• [EXTRAIT DU TEXTE]:
----

Faut-il interdire la chaptalisation des liquoreux ?

Propos recueillis par Colette Goinère - La vigne - n°236 - novembre 2011 - page 32

Le débat rebondit du fait de la réglementation européenne.

Pour certains, la chaptalisation est une pratique indispensable pour obtenir des vins de qualité homogène, y compris dans des millésimes difficiles. Pour d'autres, elle est à bannir. Ces derniers s'appuient sur le texte de l'OCM-vin de 2008 indiquant que « le vin a un titre alcoométrique volumique total (TAVT) non supérieur à 15 % vol. » tout en autorisant un dépassement de cette limite tant qu'il n'y a aucun enrichissement. Autrement dit, seuls les vins non enrichis peuvent dépasser 15 % vol. Mais les choses ne sont pas aussi simples. Car la réglementation européenne précise aussi qu'il peut y avoir des vins enrichis avec un TAVT supérieur à 15 % à condition que cela soit prévu par les cahiers des charges. Quoi qu'il en soit, la Commission européenne va examiner en 2012 les cahiers des charges des AOC françaises, parmi lesquelles celles de liquoreux qui fixent bien au-dessus de 15 % vol. la limite pour les vins enrichis. Les liquoreux se verront-ils interdits de chaptalisation ? La question est posée. Peut-on éliminer une pratique qui, suivant les années, concerne un ou deux tiers des opérateurs pour au moins un lot ? La Cnaoc a allumé le contrefeu en produisant un dossier auprès de la Commission européenne, estimant qu'il s'agit d'une pratique cohérente avec la prise de risque liée au mode de récolte.

----

• [EXERCICES À RÉALISER]:
a - Répondez aux questions suivantes à partir de l'article sur la chaptalisation des liquoreux :
(i) Quelle limite de titre alcoométrique volumique total le texte de l'OCM-vin de 2008 fixe-t-il pour le vin ?
(ii) En quelle année la Commission européenne doit-elle examiner les cahiers des charges des AOC françaises ?
(iii) Quel organisme a produit un dossier auprès de la Commission européenne ?
b - Dressez la liste de tous les sigles qui figurent dans l'article sur la chaptalisation des liquoreux.

• [DONNÉES FOURNIES]:

----

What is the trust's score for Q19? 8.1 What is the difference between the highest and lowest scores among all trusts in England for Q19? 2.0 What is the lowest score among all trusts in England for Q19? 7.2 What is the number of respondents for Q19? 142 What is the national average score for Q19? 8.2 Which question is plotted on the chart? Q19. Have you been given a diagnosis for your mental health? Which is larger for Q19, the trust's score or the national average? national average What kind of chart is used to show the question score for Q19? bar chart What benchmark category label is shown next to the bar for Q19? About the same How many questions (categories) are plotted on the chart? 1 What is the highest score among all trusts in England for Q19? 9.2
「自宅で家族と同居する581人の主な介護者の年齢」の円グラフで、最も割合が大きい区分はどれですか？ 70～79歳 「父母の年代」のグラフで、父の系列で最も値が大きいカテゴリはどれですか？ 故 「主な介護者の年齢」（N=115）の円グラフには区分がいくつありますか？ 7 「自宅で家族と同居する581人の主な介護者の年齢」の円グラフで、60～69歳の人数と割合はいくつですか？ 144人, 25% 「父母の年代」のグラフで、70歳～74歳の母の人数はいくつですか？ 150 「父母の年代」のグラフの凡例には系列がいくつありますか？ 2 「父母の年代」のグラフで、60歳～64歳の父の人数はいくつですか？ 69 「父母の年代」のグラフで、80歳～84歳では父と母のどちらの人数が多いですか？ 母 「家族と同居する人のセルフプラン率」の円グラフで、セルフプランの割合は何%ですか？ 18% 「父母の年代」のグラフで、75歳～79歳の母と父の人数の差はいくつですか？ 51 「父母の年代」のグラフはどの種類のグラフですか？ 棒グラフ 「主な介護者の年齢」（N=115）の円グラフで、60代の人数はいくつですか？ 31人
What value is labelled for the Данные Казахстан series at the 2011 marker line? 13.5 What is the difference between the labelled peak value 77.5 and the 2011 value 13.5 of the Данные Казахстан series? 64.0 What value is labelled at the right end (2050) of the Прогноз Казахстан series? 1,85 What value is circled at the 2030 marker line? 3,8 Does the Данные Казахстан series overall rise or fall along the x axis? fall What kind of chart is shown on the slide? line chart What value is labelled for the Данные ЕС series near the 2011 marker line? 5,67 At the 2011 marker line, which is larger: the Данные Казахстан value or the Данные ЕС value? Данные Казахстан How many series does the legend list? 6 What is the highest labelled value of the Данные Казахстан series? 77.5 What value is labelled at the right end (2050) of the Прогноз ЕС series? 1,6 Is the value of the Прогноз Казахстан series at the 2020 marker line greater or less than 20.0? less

----

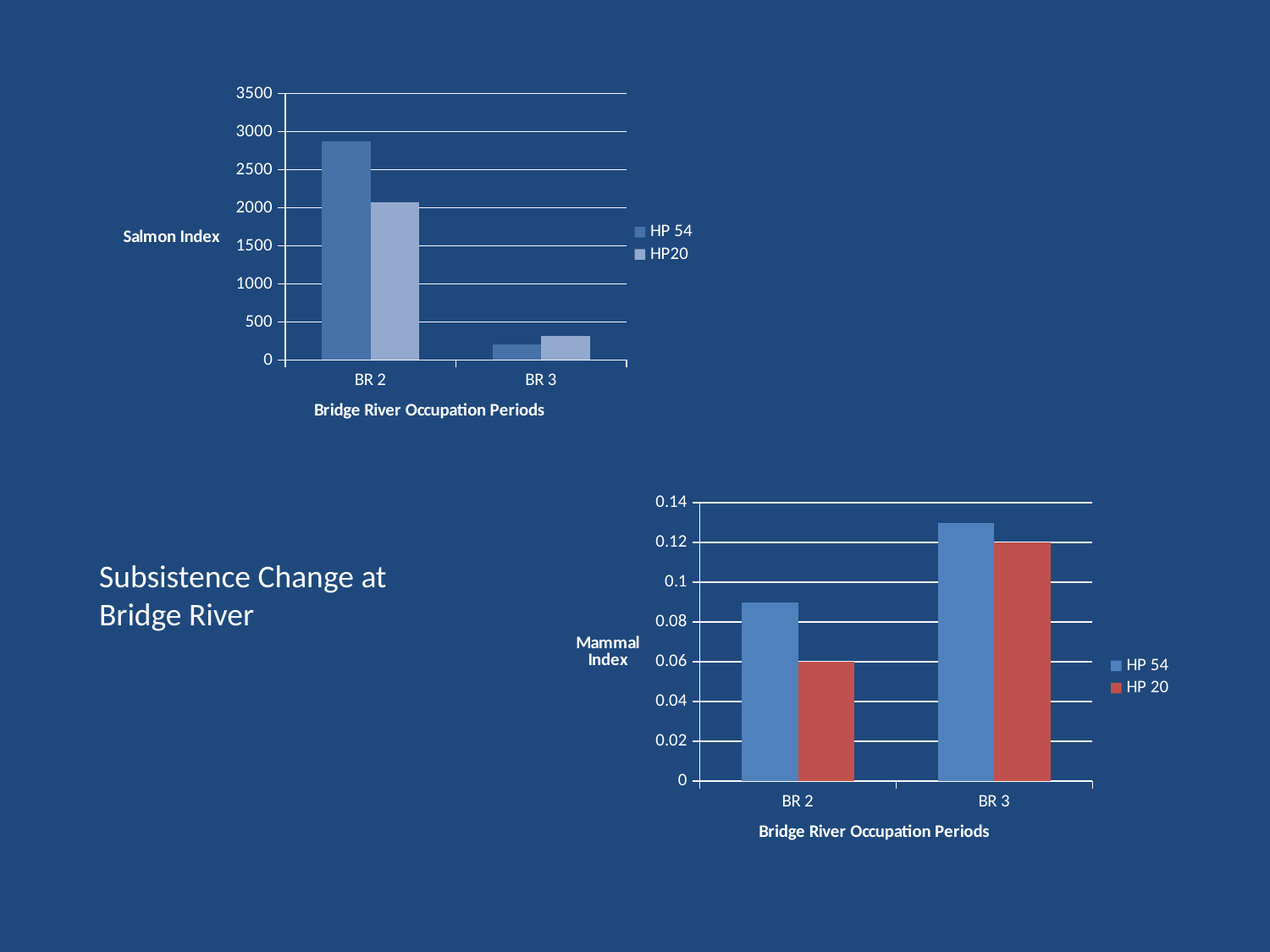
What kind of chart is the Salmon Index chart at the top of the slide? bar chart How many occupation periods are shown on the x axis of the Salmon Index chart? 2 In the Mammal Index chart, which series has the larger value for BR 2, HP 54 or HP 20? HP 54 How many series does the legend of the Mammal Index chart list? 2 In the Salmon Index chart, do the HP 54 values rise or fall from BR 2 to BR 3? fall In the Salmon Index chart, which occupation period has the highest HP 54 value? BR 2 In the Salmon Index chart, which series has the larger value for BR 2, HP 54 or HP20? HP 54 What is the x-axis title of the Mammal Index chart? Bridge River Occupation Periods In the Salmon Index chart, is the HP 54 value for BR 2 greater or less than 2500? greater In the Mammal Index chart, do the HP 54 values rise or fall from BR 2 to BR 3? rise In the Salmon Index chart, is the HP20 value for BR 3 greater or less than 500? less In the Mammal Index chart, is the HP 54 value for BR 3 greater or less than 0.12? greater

----

• [RÉSULTATS DE L'EXERCICE]:
a -
(i) Une limite de 15 % vol.
(ii) En 2012.
(iii) La Cnaoc.

b - OCM-vin, TAVT, AOC, Cnaoc